Hawaii law specifically refers to homeschooling in Hawaii Rev. Stat. § 302A-1132(a)(5). To homeschool under this statute, you’ll need to follow these guidelines.

1. Submit a notice of intent.

You must provide a notice of intent before you begin homeschooling. The notice of intent should be given to the principal of the public school your child would attend if he or she were enrolled in public school.

You may choose to submit this notice either on Form 4140 (developed by the Hawaii Department of Education) or in a letter that includes the name, address, telephone number, birth date, and grade level of the child and the parent’s signature. You are not required to submit both.

HSLDA members can use our notice of intent form, available below, which lists the minimum information that parents must provide. Parents may also create their own notice of intent, so long as they include all the required information.

Finally, you must also notify the principal if you are no longer homeschooling.

2. Ensure your curriculum complies with the statute.

There are no required subjects to be taught, but your curriculum must “be structured and based on educational objectives as well as the needs of the child, be cumulative and sequential, provide a range of up-to-date knowledge and needed skills, and take into account the interests, needs, and abilities of the child.”

According to the statute:

  • An elementary school curriculum may include language arts, math, social studies, science, art, music, health, and physical education.
  • A secondary school curriculum may include social studies, English, mathematics, science, health, physical education, and guidance.

3. Keep records.

You must keep “a record of the planned curriculum,” which must include:

  • the commencement date and ending date of the homeschool program,
  • the number of hours per week of instruction,
  • the subjects to be covered,
  • the method used to determine mastery of materials and subjects in the curriculum, and
  • a list of textbooks or other instructional materials.

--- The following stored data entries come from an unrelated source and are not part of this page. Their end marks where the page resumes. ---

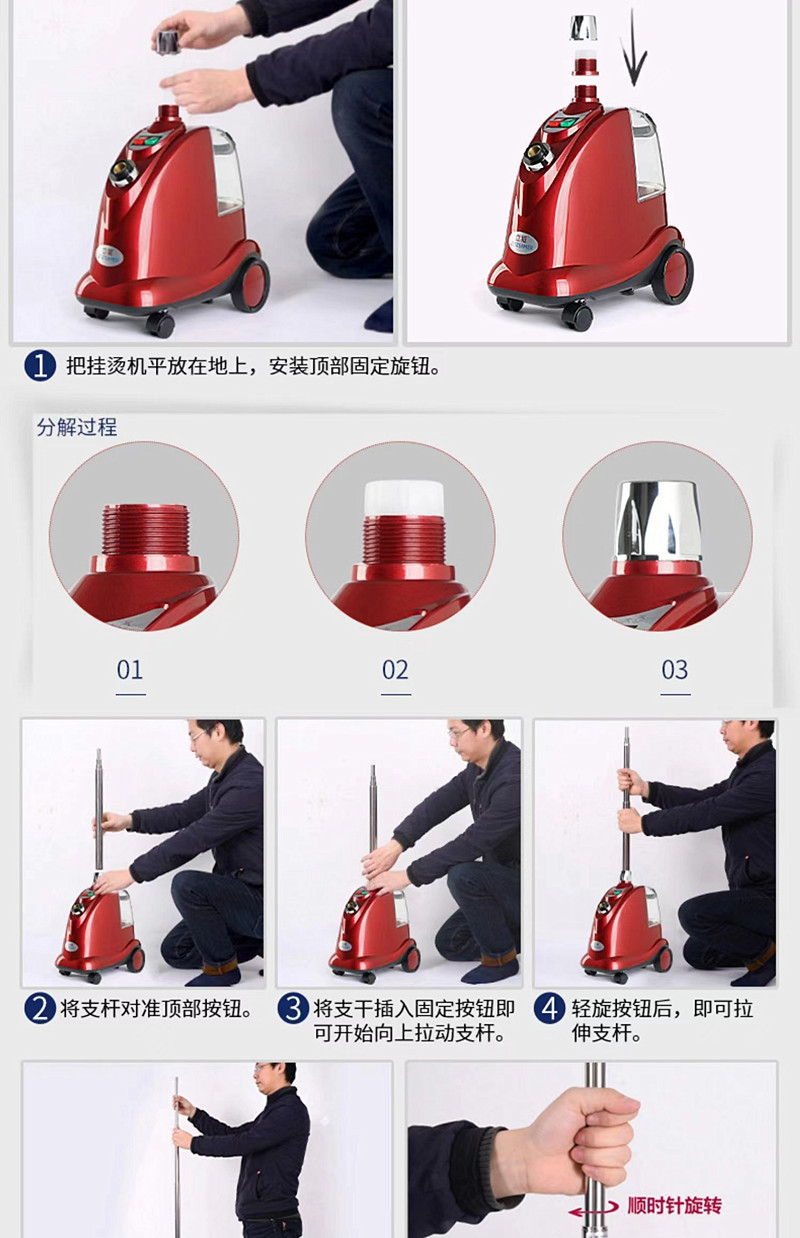 1 把挂烫机平放在地上，安装顶部固定旋钮。

分解过程

01

02

03

2 将支杆对准顶部按钮。

3 将支干插入固定按钮即可开始向上拉动支杆。

4 轻旋按钮后，即可拉伸支杆。

顺时针旋转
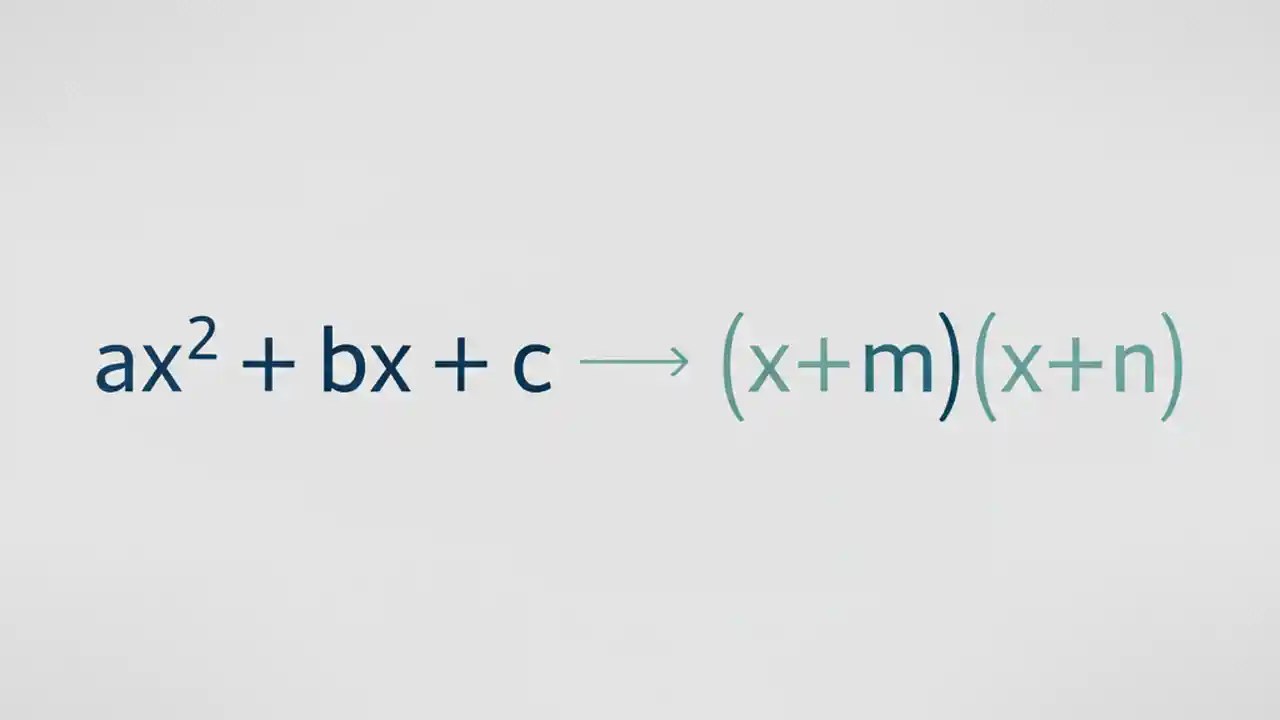 $ax^2 + bx + c \longrightarrow (x+m)(x+n)$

The list should be in standard bibliographical format (the author, title, publisher, and date of publication should be indicated).

4. Submit annual progress reports.

You must submit an annual report of your child’s progress to your local principal.

For grades 3, 5, 8, and 10, parents must submit the results of a criterion or norm-referenced standardized achievement test of the parents’ choice, which demonstrates grade-level achievement appropriate to their child’s age.

For all other grades, the annual progress report may be one of the following:

  • a score on a nationally normed standardized achievement test, which must demonstrate grade-level achievement appropriate to the child’s age,
  • progress on a nationally normed standardized test that is equivalent to one grade level per calendar year,
  • a written evaluation by a Hawaii-certified teacher,
  • a written evaluation by the parent (should include description of progress in each subject area, samples of the child’s work, and tests and assignments with grades, if grades are given) that demonstrates progress, or
  • the results of Hawaii’s Statewide Testing Program, if the parent chooses “to have the child participate in the school’s testing program.”